The presence of the virulence factor and secreted toxin, cytolysin, in Enterococcus faecalis (E. faecalis) correlated with liver disease severity and mortality in patients with alcohol-associated hepatitis [15]. Gnotobiotic mouse studies confirmed the importance of cytolysin for promoting ethanol-induced liver disease in mice [15]. To demonstrate that cytolytic E. faecalis are necessary for the development of ethanol-induced steatohepatitis, microbiota humanised mice were treated orally with phages. Phages targeting cytolysin-positive E. faecalis reduced ethanol-induced liver injury, steatosis and inflammation, indicating that lytic bacteriophage treatment can selectively attenuate ethanol-induced liver disease caused by cytolysin-positive E. faecalis in humanised mice [15].

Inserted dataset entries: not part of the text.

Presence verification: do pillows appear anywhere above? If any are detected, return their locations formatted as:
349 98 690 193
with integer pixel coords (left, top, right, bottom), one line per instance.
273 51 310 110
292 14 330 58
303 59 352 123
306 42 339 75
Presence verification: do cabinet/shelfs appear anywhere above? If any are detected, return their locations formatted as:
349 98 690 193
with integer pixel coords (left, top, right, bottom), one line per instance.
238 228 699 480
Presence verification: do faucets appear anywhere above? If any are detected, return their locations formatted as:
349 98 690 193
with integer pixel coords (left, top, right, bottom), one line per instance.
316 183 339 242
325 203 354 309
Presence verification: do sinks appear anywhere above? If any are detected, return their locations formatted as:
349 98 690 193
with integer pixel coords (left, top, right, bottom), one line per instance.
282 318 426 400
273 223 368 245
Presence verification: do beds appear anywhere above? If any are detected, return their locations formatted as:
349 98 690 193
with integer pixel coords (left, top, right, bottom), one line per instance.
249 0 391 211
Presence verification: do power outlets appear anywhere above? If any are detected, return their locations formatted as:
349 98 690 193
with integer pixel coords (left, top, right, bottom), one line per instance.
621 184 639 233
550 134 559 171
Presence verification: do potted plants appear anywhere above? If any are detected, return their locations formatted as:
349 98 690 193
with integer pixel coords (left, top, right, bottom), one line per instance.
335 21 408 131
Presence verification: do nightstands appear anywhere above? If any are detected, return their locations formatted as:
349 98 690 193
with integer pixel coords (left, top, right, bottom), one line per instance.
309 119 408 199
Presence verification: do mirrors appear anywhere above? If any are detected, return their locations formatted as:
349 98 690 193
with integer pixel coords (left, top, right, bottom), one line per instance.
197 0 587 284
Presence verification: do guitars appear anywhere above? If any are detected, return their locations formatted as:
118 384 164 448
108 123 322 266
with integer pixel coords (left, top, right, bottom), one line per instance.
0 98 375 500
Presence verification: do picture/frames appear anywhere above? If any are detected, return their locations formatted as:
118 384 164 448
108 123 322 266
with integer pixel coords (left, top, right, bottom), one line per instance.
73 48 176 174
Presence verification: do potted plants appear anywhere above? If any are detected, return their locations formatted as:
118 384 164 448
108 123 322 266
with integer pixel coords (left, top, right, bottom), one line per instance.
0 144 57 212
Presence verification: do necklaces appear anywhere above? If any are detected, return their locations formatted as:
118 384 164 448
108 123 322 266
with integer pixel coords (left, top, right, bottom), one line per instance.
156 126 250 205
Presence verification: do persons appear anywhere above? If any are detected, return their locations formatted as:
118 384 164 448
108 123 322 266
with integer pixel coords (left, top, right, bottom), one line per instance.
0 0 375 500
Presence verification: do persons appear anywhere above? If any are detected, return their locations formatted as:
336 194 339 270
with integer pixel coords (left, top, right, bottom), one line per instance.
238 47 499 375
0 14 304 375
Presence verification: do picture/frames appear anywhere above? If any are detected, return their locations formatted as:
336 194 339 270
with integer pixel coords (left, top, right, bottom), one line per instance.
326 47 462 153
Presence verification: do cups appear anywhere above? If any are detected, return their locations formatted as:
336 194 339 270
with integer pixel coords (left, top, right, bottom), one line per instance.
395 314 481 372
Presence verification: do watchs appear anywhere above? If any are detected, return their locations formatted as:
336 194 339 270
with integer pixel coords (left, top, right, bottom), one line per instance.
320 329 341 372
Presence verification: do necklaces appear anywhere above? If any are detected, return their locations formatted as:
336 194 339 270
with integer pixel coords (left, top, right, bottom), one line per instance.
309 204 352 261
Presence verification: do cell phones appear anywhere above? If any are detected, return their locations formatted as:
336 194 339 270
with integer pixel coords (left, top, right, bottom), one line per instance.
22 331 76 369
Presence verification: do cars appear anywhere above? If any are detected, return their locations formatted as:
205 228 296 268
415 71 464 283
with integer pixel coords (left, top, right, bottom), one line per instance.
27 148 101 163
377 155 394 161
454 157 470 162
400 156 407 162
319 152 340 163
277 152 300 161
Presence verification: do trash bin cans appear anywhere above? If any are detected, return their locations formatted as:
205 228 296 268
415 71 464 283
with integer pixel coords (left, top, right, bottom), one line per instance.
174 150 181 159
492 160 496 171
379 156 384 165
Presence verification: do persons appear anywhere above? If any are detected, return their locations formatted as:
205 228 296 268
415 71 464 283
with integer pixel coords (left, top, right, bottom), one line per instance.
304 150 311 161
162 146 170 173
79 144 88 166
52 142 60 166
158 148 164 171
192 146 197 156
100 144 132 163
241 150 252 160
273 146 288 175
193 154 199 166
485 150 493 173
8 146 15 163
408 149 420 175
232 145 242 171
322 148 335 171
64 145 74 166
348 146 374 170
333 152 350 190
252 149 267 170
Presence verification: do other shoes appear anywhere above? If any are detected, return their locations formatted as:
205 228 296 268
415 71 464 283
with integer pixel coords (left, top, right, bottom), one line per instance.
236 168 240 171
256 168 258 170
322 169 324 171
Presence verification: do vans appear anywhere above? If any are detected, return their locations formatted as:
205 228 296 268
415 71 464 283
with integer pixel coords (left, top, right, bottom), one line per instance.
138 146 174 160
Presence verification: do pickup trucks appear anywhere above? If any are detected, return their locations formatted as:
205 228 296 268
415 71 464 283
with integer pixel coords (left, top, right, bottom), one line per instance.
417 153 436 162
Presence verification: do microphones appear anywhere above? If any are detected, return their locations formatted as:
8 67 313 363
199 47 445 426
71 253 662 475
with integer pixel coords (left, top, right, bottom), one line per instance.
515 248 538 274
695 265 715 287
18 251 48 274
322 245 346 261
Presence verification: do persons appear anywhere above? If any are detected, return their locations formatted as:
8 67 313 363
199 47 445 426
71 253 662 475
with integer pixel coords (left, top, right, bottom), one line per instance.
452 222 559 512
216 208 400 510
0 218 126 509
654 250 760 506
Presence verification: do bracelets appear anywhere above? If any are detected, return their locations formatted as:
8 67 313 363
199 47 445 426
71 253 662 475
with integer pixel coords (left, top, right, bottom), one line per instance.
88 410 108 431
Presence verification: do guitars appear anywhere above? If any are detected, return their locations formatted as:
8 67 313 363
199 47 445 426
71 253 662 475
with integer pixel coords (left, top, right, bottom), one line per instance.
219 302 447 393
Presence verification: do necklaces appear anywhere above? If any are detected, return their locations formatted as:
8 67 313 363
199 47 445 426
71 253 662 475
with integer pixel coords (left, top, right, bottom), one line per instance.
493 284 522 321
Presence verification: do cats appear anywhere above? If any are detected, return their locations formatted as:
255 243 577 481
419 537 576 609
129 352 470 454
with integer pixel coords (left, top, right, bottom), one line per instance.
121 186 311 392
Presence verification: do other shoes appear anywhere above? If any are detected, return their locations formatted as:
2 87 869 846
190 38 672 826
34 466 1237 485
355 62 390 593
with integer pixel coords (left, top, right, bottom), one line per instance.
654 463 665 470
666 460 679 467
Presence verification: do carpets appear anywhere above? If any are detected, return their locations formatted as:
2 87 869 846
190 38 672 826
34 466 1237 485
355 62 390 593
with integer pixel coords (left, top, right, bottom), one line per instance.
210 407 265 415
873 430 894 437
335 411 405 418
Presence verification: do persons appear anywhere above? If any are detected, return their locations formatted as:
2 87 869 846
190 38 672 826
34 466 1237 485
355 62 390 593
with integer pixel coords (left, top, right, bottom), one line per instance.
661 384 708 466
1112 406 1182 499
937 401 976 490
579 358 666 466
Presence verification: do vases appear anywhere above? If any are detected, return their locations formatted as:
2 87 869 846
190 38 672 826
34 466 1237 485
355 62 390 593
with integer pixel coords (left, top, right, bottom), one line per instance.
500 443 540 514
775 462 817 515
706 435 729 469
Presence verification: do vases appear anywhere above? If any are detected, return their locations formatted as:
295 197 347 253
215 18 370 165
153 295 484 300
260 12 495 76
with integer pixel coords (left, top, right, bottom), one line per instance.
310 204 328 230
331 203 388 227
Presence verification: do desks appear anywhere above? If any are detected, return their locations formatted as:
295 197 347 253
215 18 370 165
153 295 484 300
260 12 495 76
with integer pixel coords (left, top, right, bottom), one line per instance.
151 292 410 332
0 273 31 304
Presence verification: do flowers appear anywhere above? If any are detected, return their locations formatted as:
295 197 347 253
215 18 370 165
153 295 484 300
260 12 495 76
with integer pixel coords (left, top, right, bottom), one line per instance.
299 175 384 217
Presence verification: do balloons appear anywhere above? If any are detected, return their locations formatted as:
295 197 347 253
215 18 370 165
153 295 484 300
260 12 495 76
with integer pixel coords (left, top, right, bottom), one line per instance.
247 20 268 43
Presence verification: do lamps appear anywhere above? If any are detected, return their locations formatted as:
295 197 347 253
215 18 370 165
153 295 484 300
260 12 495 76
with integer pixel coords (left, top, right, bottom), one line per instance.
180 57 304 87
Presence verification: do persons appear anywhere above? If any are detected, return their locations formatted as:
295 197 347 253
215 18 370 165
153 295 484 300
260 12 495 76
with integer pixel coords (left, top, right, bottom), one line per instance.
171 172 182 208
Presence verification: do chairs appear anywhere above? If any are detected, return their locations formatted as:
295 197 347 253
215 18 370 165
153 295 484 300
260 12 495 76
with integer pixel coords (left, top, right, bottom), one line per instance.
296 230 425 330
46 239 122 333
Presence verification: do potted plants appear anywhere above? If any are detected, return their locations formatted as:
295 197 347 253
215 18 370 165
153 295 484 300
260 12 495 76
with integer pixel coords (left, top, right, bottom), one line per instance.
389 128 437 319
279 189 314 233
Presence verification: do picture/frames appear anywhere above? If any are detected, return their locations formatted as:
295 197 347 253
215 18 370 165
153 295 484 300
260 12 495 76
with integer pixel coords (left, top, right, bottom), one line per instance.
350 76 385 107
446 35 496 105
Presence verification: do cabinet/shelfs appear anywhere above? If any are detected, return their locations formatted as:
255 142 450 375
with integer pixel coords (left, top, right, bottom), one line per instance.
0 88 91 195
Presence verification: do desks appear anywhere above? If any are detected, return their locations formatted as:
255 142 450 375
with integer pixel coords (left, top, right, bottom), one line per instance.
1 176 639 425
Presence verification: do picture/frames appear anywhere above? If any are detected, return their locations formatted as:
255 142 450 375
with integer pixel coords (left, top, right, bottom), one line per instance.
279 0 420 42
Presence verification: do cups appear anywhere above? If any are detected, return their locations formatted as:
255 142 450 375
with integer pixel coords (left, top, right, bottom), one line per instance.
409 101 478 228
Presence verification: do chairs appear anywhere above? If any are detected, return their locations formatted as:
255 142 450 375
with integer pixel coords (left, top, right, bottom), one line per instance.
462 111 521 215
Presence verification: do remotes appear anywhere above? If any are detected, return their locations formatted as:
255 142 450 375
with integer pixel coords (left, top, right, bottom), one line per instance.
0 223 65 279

These studies are excellent examples of how pathobionts contribute to the pathogenesis of fatty liver diseases. Elimination of these bacteria using phages can decrease liver disease in preclinical models. Challenges of applying phage therapy in clinical practice include the narrow host range of some phages, route of administration, the development of bacterial host resistance and kinetics in the gastrointestinal tract.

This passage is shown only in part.